Comment définir l’approche systémique ?
Les structures qui travaillent sur des enjeux sociétaux et environnementaux font face à des problèmes très complexes, multifactoriels, transdisciplinaires, qui peuvent être éclairés par de nombreuses approches comme les sciences politiques, la sociologie ou la psychologie.
On attend des associations qu’elles apportent des solutions à court terme, efficaces, mesurables : quand elles sollicitent un mécène, elles ont intérêt à présenter des chiffres qui prouvent que leur solution fonctionne. Mais on est là dans un paradigme solutionniste. Malheureusement, 95 à 98 % des efforts des associations sont dédiés à penser la solution plutôt qu’à comprendre le problème. Celles qui accompagnent les personnes sans abri, par exemple, comprennent bien le besoin social, savent comment entourer, adopter la juste posture, mais ont du mal à cerner les mécanismes qui font que, inlassablement, le sans-abrisme se perpétue.

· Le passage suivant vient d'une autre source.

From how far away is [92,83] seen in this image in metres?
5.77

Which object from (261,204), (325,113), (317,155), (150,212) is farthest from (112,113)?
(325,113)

L’approche systémique propose un regard différent pour mieux comprendre la complexité de la situation et agir de manière plus pertinente, saine, robuste et durable. Elle ne se contente pas de mettre des sparadraps sur les problèmes en sacrifiant le long terme sur l’autel de l’urgence. L’approche systémique n’est pas la panacée mais elle offre des pistes pour sortir de cette fuite en avant solutionniste et repérer tous les impacts de nos actions, positifs et négatifs – car nous faisons aussi des dégâts malgré nous.
Des dégâts que l’on appelle « effets de bord » ?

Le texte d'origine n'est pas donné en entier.